As last week’s cover story from reporter Andrew Giambrone detailed, many residents living in Park View, a gentrifying neighborhood along Georgia Avenue NW, are challenging the redevelopment of the Park Morton public housing development, objecting in particular to plans to reduce the size of an unofficial park located nearby.
“The District wants to redevelop the 12-building complex as part of an ambitious city effort called the New Communities Initiative,” Giambrone wrote. “Its goal is to stem the displacement of low-income residents by integrating them into new, mixed-income developments alongside tenants who pay market and affordable rents, thereby deconcentrating poverty and reducing crime.”
What Park Morton tenants see in the protests against the project is resentment toward low-income people in an area where their neighbors want to preserve amenities without regard for what’s best for public housing residents. The gentrifiers insist that’s an unfair perception.
“What we are opposed to are the hollow promises that the Mayor’s office, Councilmember Nadeau, and ANC Rep Kent Boese have made to try to sell this current plan,” Fishstick90 wrote on our website. “They claim in flyers, at meetings, and emails to constituents that there will be a one-acre park with identical amenities to the current ones. … But the legal documents make no such commitment. … They admitted at the council and zoning hearings that they had no funds set aside for this alleged park, that it probably wouldn’t contain as many amenities.”
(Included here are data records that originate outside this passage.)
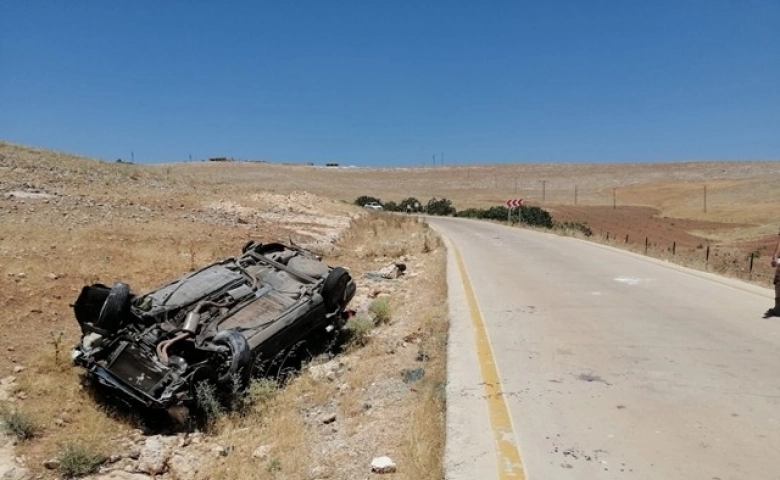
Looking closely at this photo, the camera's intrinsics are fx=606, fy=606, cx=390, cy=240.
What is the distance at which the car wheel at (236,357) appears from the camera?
5965 millimetres

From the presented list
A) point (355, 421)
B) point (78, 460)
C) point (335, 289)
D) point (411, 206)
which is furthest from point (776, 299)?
point (411, 206)

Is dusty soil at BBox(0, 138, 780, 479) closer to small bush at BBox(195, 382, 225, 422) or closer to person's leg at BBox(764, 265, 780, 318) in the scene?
small bush at BBox(195, 382, 225, 422)

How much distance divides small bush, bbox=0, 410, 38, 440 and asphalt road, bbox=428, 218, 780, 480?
13.2ft

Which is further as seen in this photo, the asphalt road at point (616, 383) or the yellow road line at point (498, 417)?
the asphalt road at point (616, 383)

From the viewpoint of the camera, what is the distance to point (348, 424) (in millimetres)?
5652

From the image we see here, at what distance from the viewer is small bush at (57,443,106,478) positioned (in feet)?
16.8

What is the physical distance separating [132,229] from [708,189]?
279 feet

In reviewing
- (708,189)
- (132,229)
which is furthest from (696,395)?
(708,189)

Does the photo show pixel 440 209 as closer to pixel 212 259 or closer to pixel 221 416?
pixel 212 259

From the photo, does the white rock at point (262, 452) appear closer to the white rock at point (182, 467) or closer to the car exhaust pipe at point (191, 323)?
the white rock at point (182, 467)

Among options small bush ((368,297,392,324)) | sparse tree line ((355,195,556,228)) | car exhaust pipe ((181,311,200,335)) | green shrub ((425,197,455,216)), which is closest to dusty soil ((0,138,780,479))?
small bush ((368,297,392,324))

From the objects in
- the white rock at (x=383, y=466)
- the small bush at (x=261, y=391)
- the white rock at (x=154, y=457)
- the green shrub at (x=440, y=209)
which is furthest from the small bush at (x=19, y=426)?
the green shrub at (x=440, y=209)

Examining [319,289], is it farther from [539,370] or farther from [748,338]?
[748,338]

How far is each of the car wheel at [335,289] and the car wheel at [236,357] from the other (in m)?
1.69
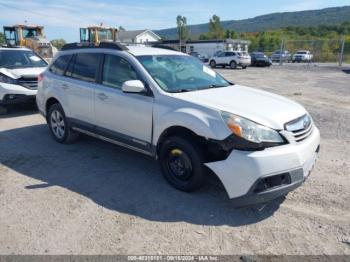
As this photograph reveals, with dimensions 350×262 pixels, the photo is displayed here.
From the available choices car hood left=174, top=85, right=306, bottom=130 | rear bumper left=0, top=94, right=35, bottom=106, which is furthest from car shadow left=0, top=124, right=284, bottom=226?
rear bumper left=0, top=94, right=35, bottom=106

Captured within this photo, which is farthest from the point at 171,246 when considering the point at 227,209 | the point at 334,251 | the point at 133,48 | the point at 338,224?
the point at 133,48

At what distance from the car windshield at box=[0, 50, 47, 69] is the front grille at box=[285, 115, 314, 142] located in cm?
800

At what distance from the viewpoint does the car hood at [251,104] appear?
140 inches

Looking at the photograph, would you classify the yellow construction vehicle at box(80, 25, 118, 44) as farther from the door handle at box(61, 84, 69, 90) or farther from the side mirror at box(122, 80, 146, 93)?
the side mirror at box(122, 80, 146, 93)

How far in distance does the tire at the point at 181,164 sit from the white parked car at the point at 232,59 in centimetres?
2804

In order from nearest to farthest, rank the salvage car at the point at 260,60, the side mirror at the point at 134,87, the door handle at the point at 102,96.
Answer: the side mirror at the point at 134,87 → the door handle at the point at 102,96 → the salvage car at the point at 260,60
Yeah, and Elvis didn’t do no drugs, Twitter user @JerryJonenICLC seemed to say when he wrote, “Resistance to affordable housing always focuses on lame excuses, instead of confronting racism and class privilege.”
But perhaps the most honest reader feedback came from Twitter user @Nehlsie, who penned a series of tweets saying he lived in the neighborhood for six years but moved last year. “This development was an incredibly complicated issue,” he wrote. “And it’s one of the reasons we moved. Density was going to create a cascade of quality-of-life issues for everyone in [the] ’hood.”
He said he supported the development as a concept but acted with his financial interests in mind. “The move for me was pure capitalist decision: can I max profit on a house next to a nine-story [project]? I feel really crappy abt it.”
Imagine how the Park Morton residents feel.